Nun hätte ihn seine Mannschaft sowohl in der Offensive als auch in der Defensive benötigt, doch James entschied sich dafür, unsichtbar zu bleiben. Gerade einmal acht Punkte erzielte der Mann, der sich seinen Spitznamen "der Auserwählte" ganz unbescheiden auf den Rücken hat tätowieren lassen, von seinen Fähigkeiten als Verteidiger war im Schlussviertel, als er gegen Jason Terry spielte, kaum etwas zu sehen. Auch Chris Bosh (insgesamt 24 Punkte), in der ersten Halbzeit noch auffällig, zog sich unter James' Tarnkappe zurück.

"Nun brauchen wir einen Heimsieg"

Am Ende gab es dann jene Szene, in der Nowitzki zuerst erschöpft herumstand und dann die wichtigen Punkte für seine Mannschaft erzielte. "Er spielt großartige Playoffs und eine großartige Finalserie", sagte sein Trainer Rick Carlisle nach dem Spiel. "Ich habe versucht, ihm so viele Verschnaufpausen wie möglich zu geben - und am Ende hat er wieder einmal gezeigt, was für ein unglaublicher Spieler er ist."

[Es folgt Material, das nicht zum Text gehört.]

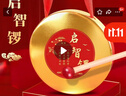 多美憶1歲抓周道具全套周歲抓周道具抓鬮男女龍寶寶聰明門(mén)地墊布28件套 曬單實(shí)拍圖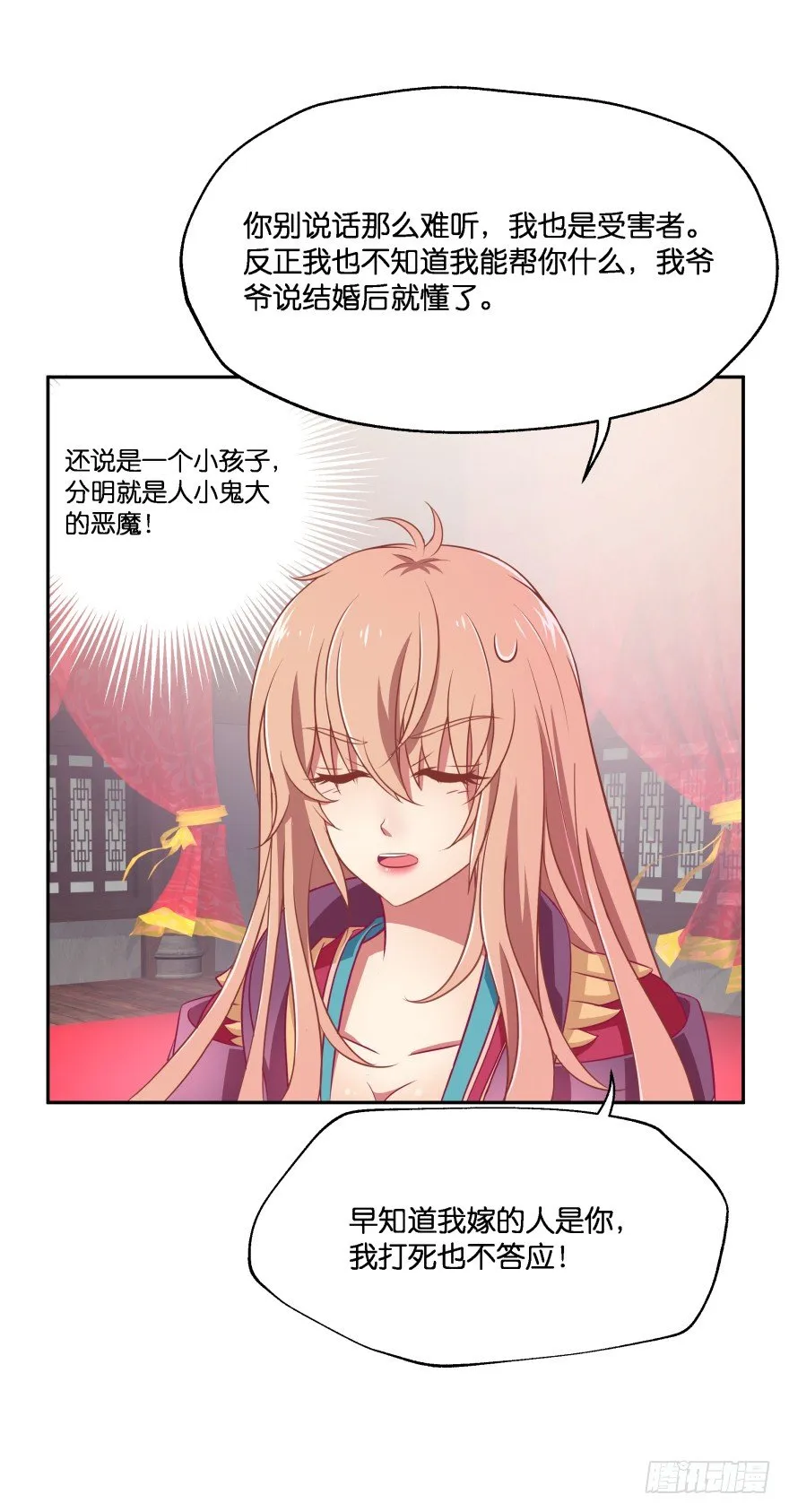 我们不可能在一起！ 第6页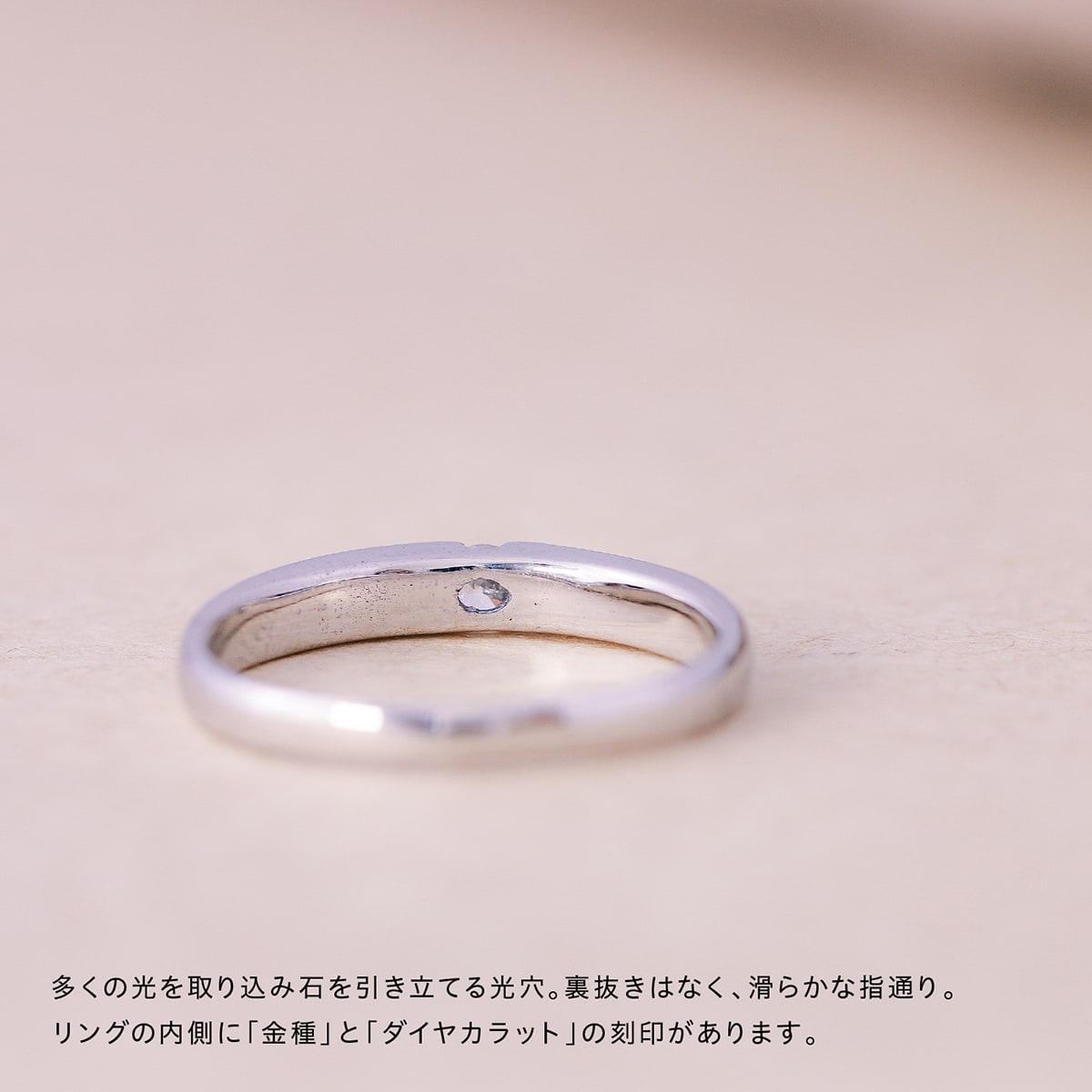 ダイヤモンド リング | kr6264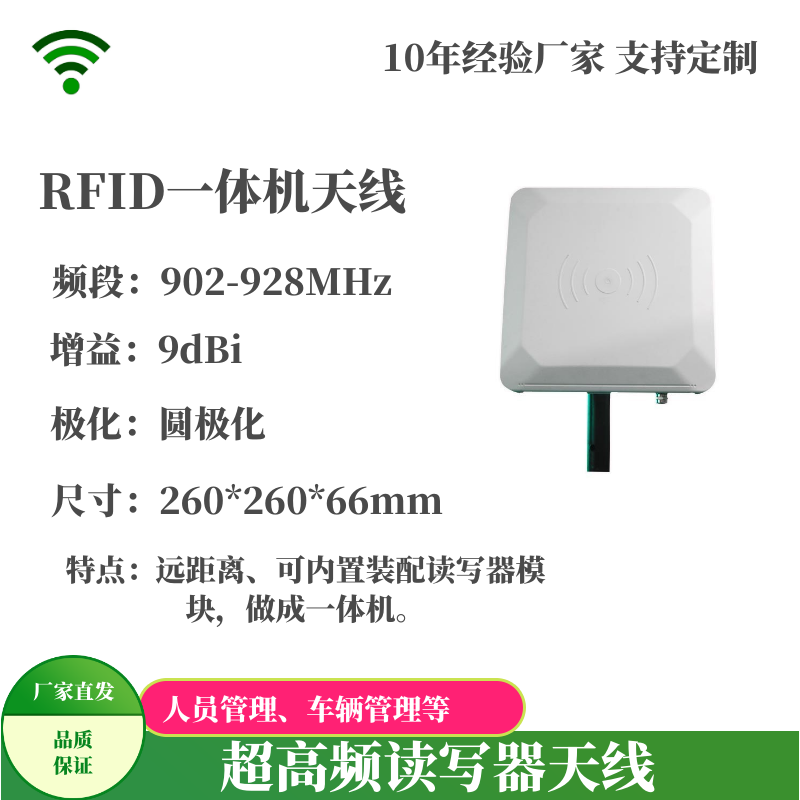 RFID一体机天线9dBi圆极化定向读写器天线可装配模块远距离阅读器天线图片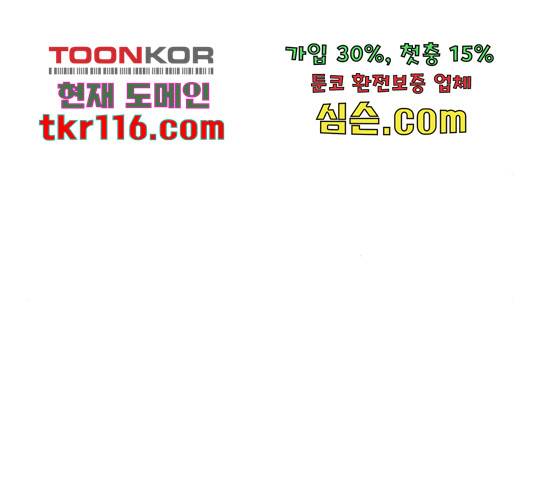 이별학 10화 79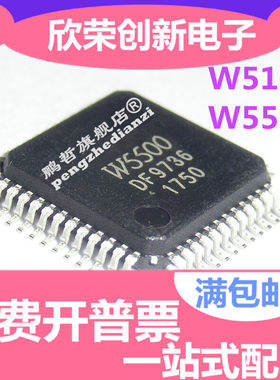 W5100 W5500 W5300 微控制器芯片以太网硬件TCPIP协议栈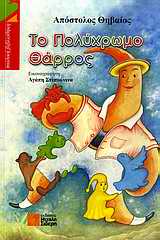 ΤΟ ΠΟΛΥΧΡΩΜΟ ΘΑΡΡΟΣ ΘΕΑΤΡΙΚΟ ΕΡΓΟ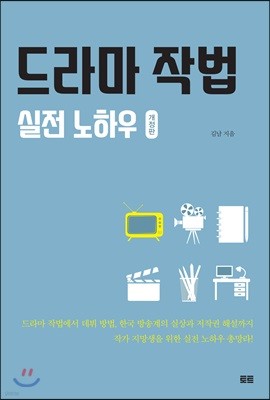 드라마 작법 실전 노하우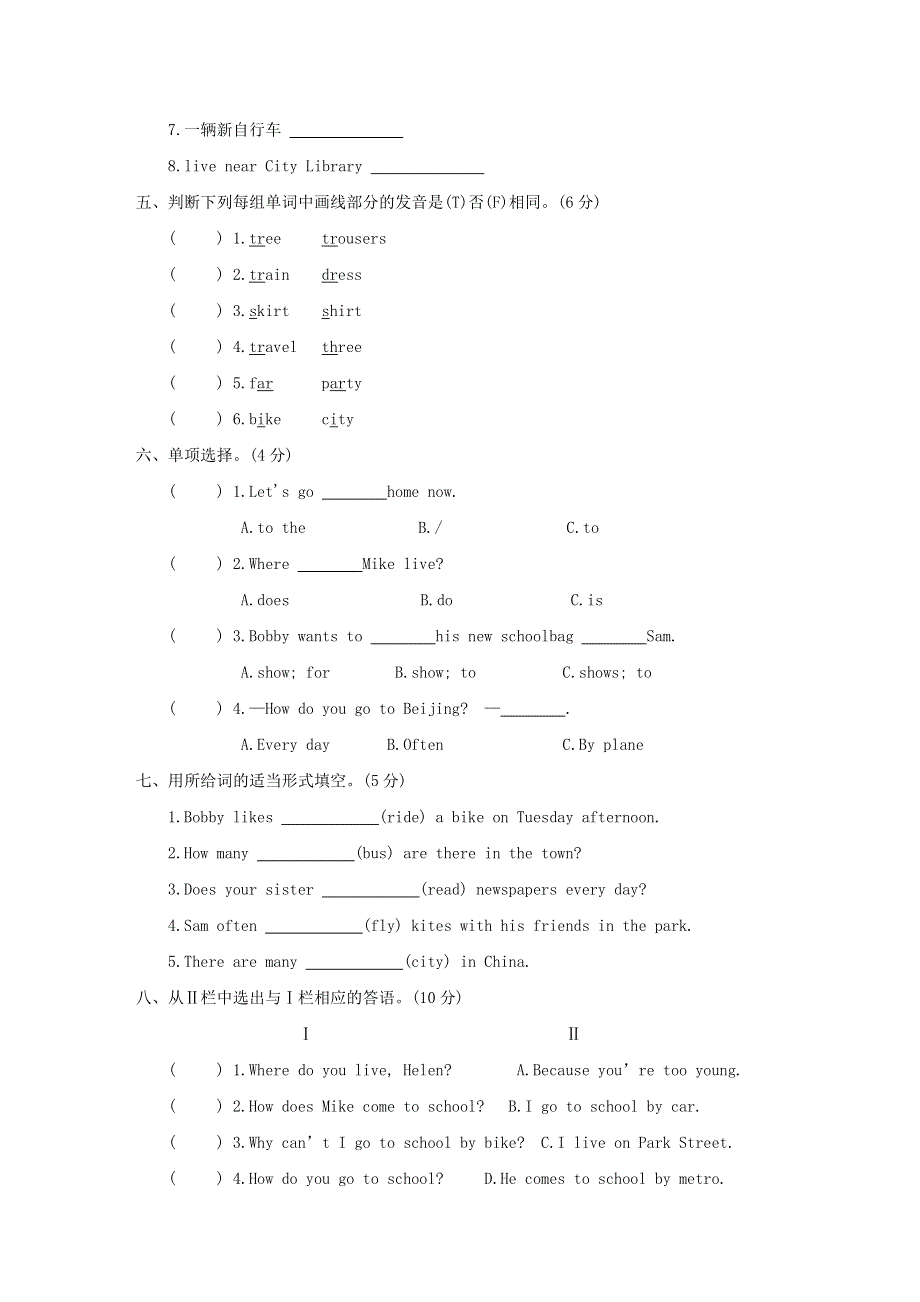 2020春五年级英语下册Unit2Howdoyoucometoschool习题4新版牛津译林版20200428327.doc_第2页
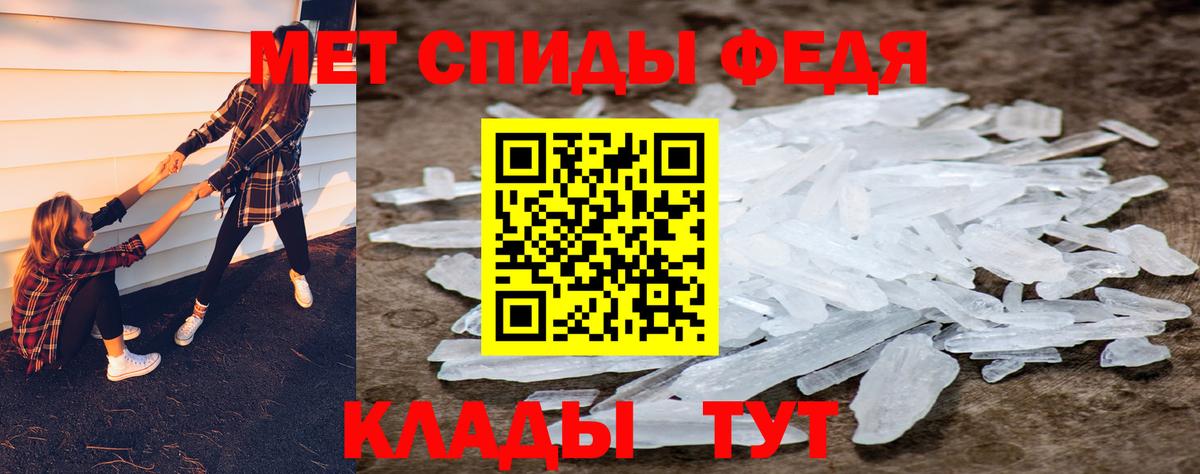 Сланцы  Первитин кристалл  Вход с VPN 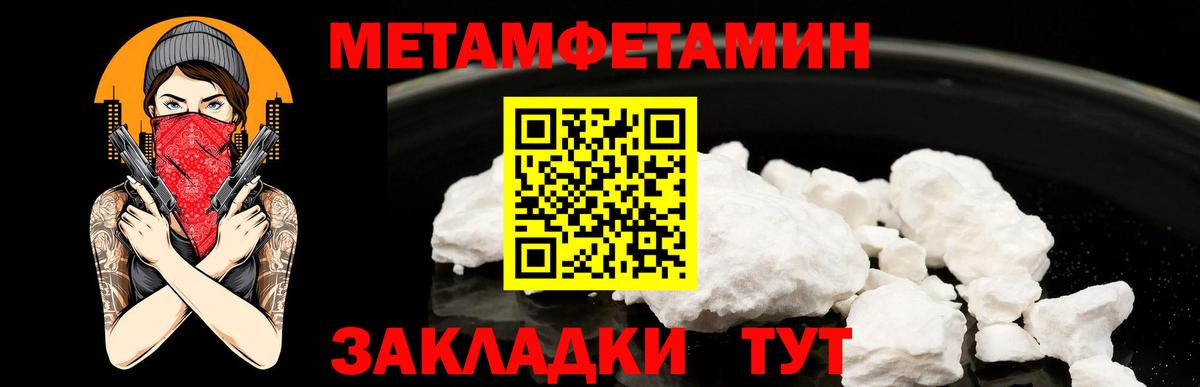 Луга  Первитин мет  Вход с VPN 
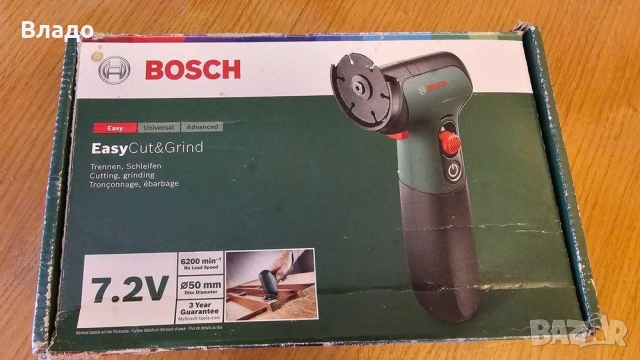 Bosch Easy Cut Grind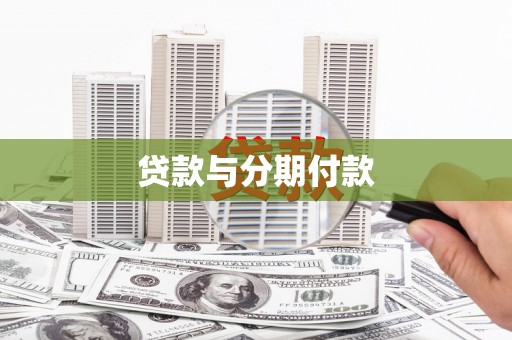 广宗贷款与分期付款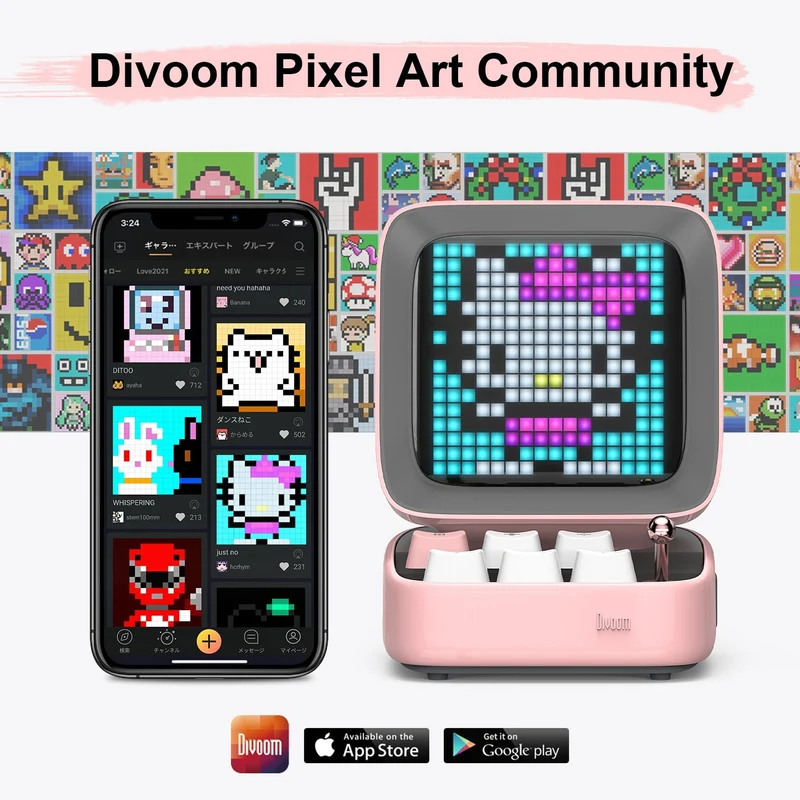 Divoom Pixoo-64Ⅱ + Ditoo-Pro Summer Pixel Art Bundle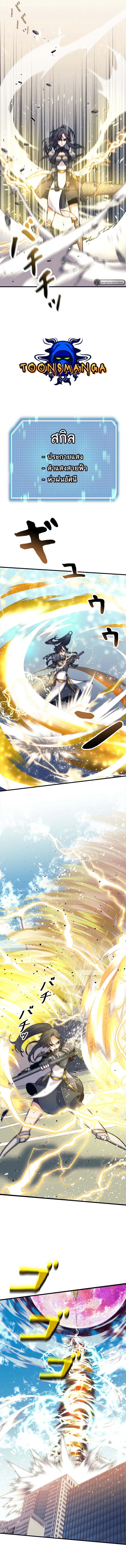 I’m an Ex-class Hunter ผมคือฮันเตอร์คลาส EX ตอนที่ 7 แปลไทย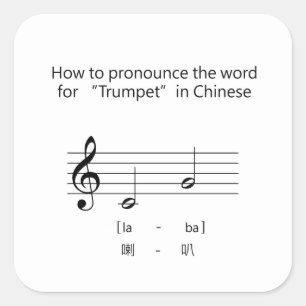 "Trumpet" Chinesischer Musik-Spaß "Pronunciation G Quadratischer Aufkleber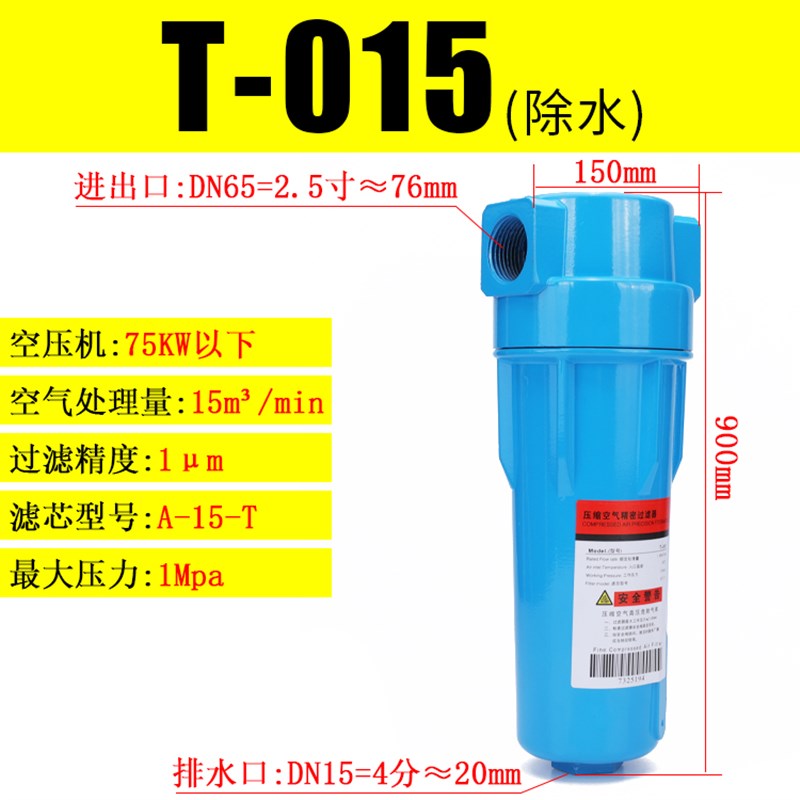 CTA-010空压机油水分离器001气泵002冷干机004压缩空气精密过滤器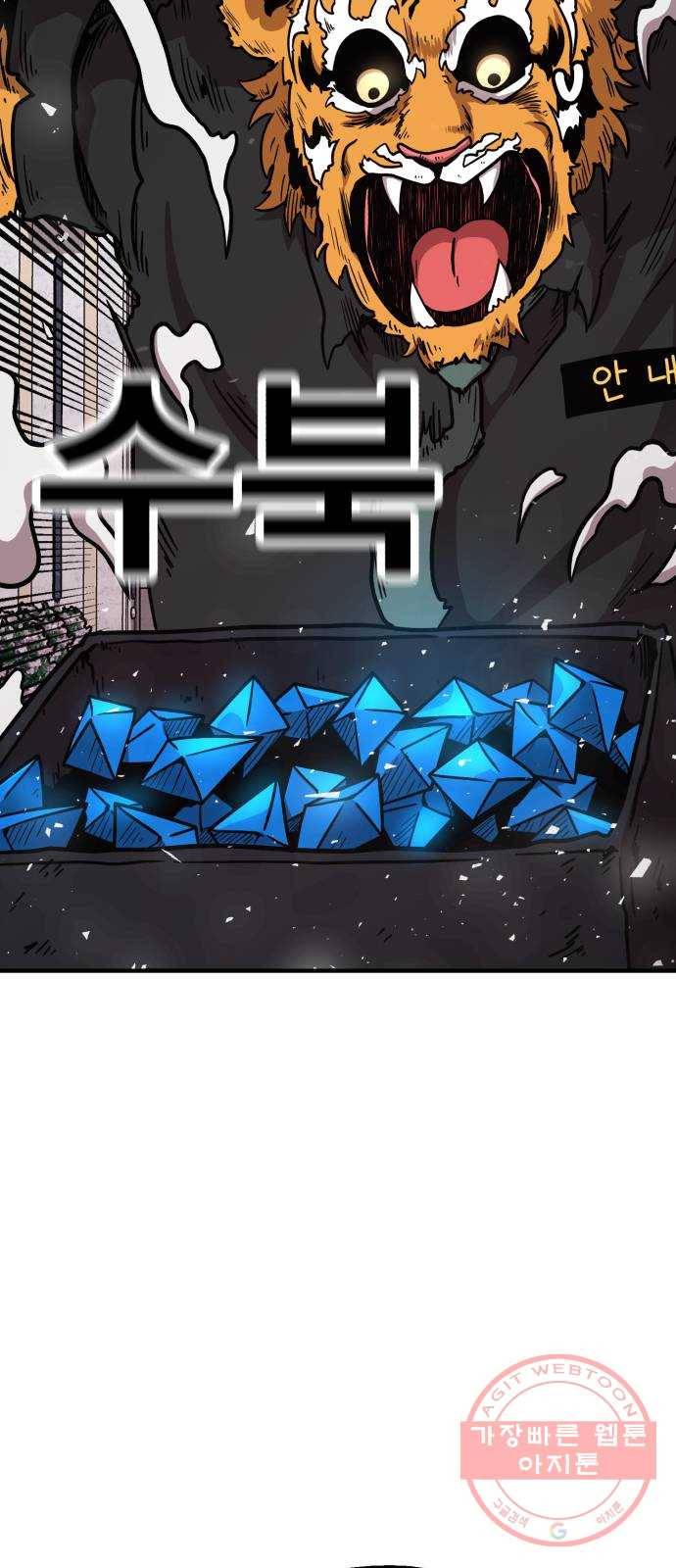 메트로 헌터 40. 파도의 주인 114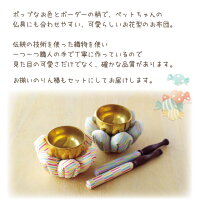 ペット仏具おりんセットキャンディペット供養仏具りんリンセット仏具セットペットロスペットメモリアル鈴49日初七日一周忌犬猫祈り自宅かわいい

Die Finalserie zwischen den Dallas Mavericks und Miami Heat scheint sich zu einem der spannendsten Duelle in der Geschichte der NBA zu entwickeln. "Wir sind wieder zurückgekommen, sowohl im Spiel als auch in der Serie", sagte Tyson Chandler nach dem Spiel. "Nun brauchen wir einen Heimsieg am Donnerstag, dann können wir selbstbewusst die letzten beiden Spiele in Miami angehen."

2:2 steht es nun nach vier Partien, zählt man die Punkte aus den vier Spielen zusammen, dann erhält man einen Zwischenstand von 356:351 für Miami - so knapp war es nach vier Finalspielen noch nie. Es würde nach den ersten vier Partien nicht verwundern, wenn diese Serie erst im siebten Spiel entschieden würde. Der Termin dafür wäre der kommende Dienstag. Bis dahin sollte Dirk Nowitzki wieder gesund sein.